During the month, inflows from systematic investment plans (SIPs) saw a marginal increase. The total amount collected through SIPs in July was ₹8,324.28 crore against ₹8,122.13 crore in June. In July last year, SIP collection was ₹7,553.84 crore. SIPs allow people to invest a fixed amount in a mutual fund scheme periodically at fixed intervals.
N.S. Venkatesh, chief executive of Amfi, said, “Despite a difficult month and volatile market conditions, the overall sentiment towards debt, equity and hybrid mutual fund schemes has been positive, and equity SIP contributions are at an all-time high over the last three years. This conveys signs of maturity on the part of retail investors and is reflective of continued investor trust on the Indian mutual funds industry.”
Open-ended debt funds saw a net inflow of ₹61,846 crore led primarily by net inflows of ₹45,441 crore in liquid funds. However, a closer look into other debt categories indicate a more nuanced picture. Categories such as money market funds, banking and public sector undertaking funds and corporate bond funds received hefty net inflows of ₹5,063 crore, ₹5,914 crore and ₹2,573 crore, respectively. Money market funds can only invest in money market instruments such as certificates of deposit or commercial paper.
Banking and public sector undertaking funds have to invest 80% of their corpus in debt issued by banks or public sector enterprises. Corporate bond funds have to invest at least 80% of their corpus in debt rated AA+ and above. These defining features tend to lower the risk in these categories. “There’s a clear flight to safety and this will continue for a while. Credit risk funds will continue to see outflows as exit load periods expire and investors complete three years in them, moving into a lower tax rate,” said Arvind Chari, head of fixed income and alternatives at Quantum Advisors Pvt. Ltd. However, he added a caveat saying that “banking and PSU debt had a significant spread over government bonds in February/March. There is still some spread available but the majority of the capital gains to be had from that spread compression seem behind us.”
Vishal Kapoor, chief executive of IDFC Mutual Fund, concurred.
“On the debt side, investors preferred high quality assets with inflows being concentrated in the banking, PSU and corporate bond funds. Arbitrage funds also saw a sharp uptick, with investors looking for stable near-term yields through this product category,” he said.

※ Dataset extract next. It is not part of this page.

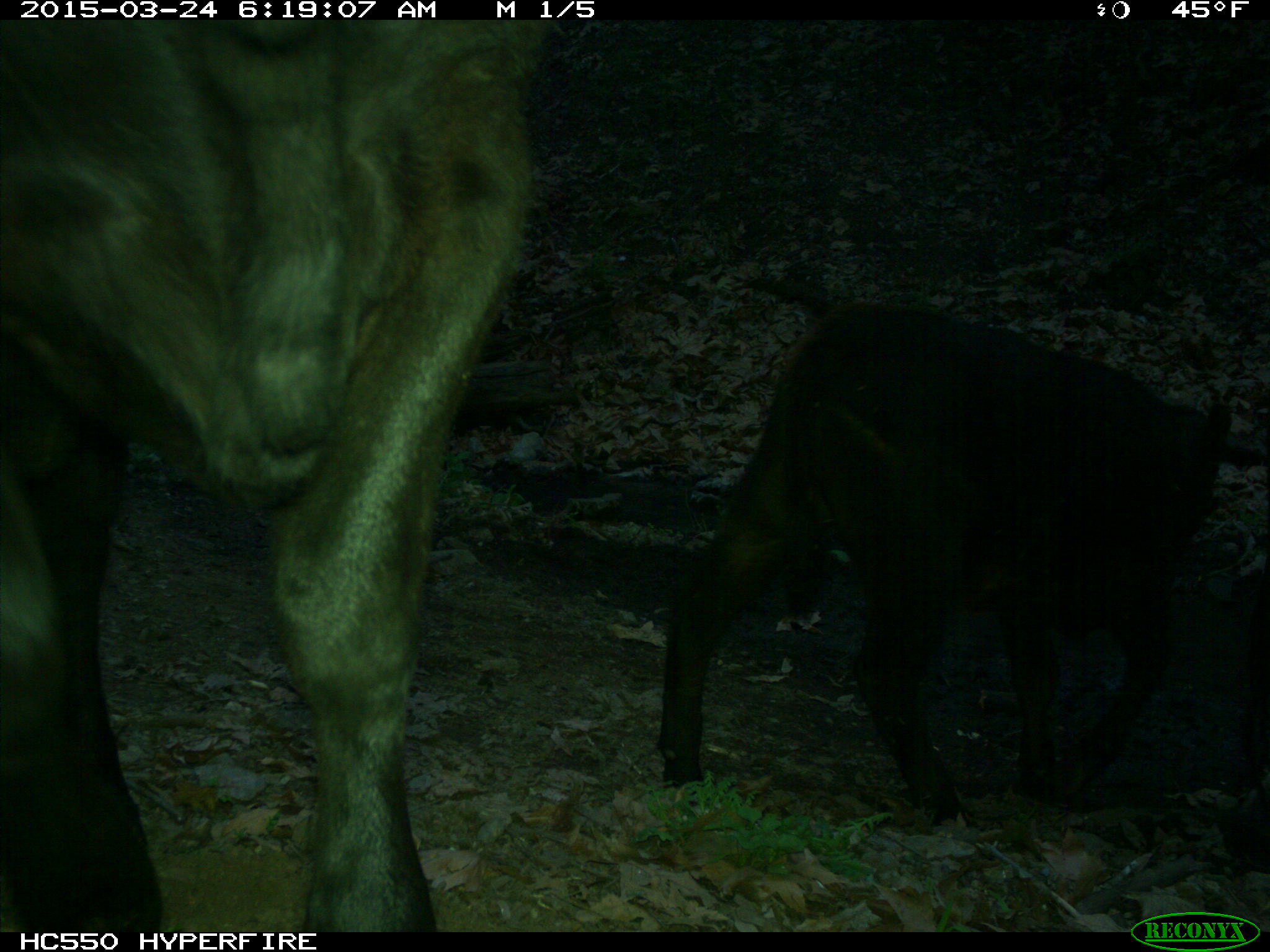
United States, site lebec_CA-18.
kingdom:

Despite double-digit returns in gilt and long-duration funds over the past year and anecdotal evidence of sudden flows into them, investors overall did not flood this category, reflecting caution towards the interest rate risk that these categories take.
Credit risk funds, however, faced the brunt of the spate of downgrades or defaults, with the category seeing net outflows of ₹3,411 crore.